__WHAT YOU NEED TO DO__.
Please return the records below exactly as they appear, leaving every picture out.

__MATERIAL PROVIDED__.
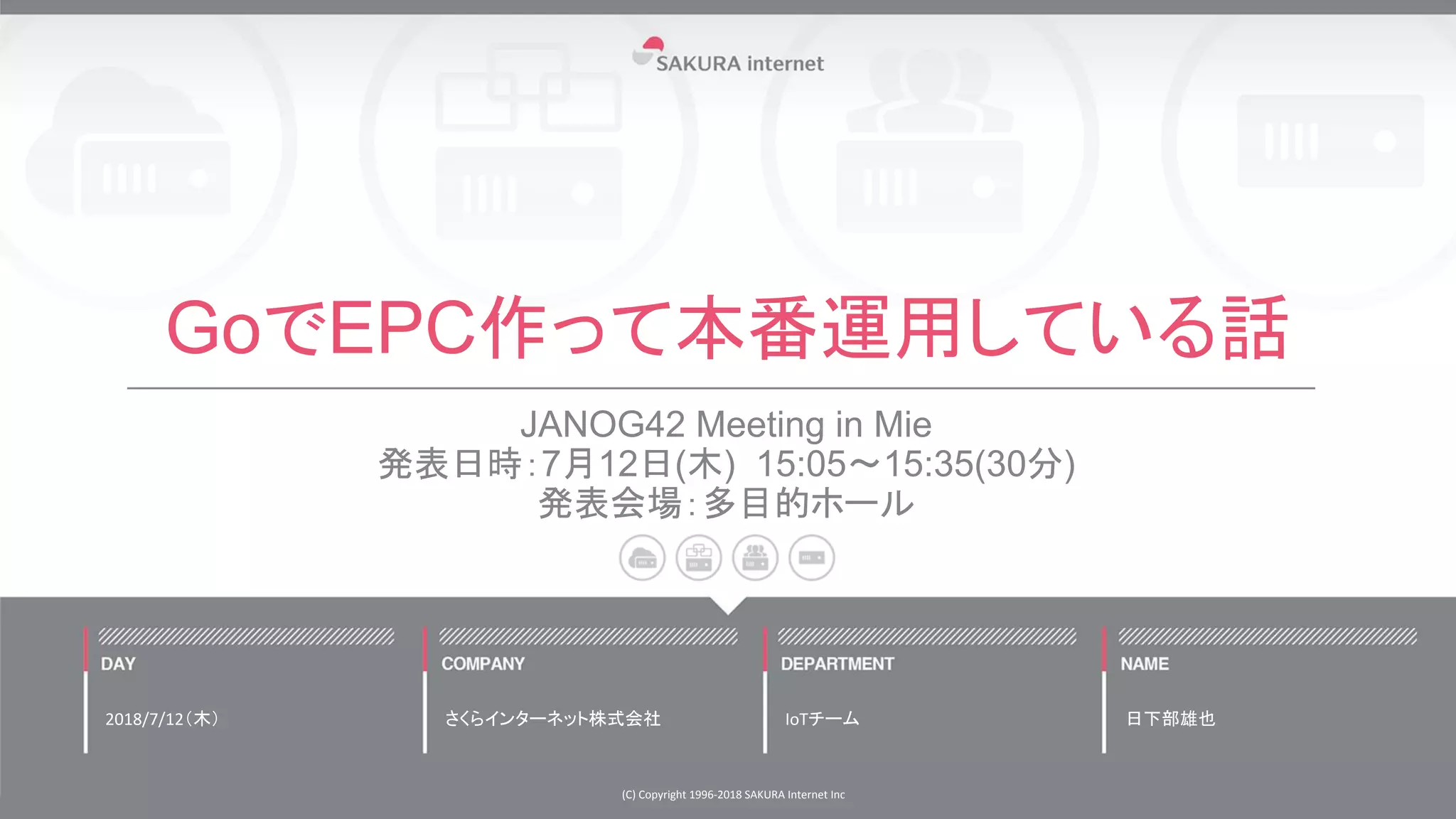 SAKURA internet

GoでEPC作って本番運用している話

JANOG42 Meeting in Mie
発表日時:7月12日(木) 15:05～15:35(30分)
発表会場:多目的ホール

DAY
2018/7/12（木）

COMPANY
さくらインターネット株式会社

DEPARTMENT
IoTチーム

NAME
日下部雄也

(C) Copyright 1996-2018 SAKURA Internet Inc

__EXERCISE OUTPUT__.
 SAKURA internet

GoでEPC作って本番運用している話

JANOG42 Meeting in Mie
発表日時:7月12日(木) 15:05～15:35(30分)
発表会場:多目的ホール

DAY
2018/7/12（木）

COMPANY
さくらインターネット株式会社

DEPARTMENT
IoTチーム

NAME
日下部雄也

(C) Copyright 1996-2018 SAKURA Internet Inc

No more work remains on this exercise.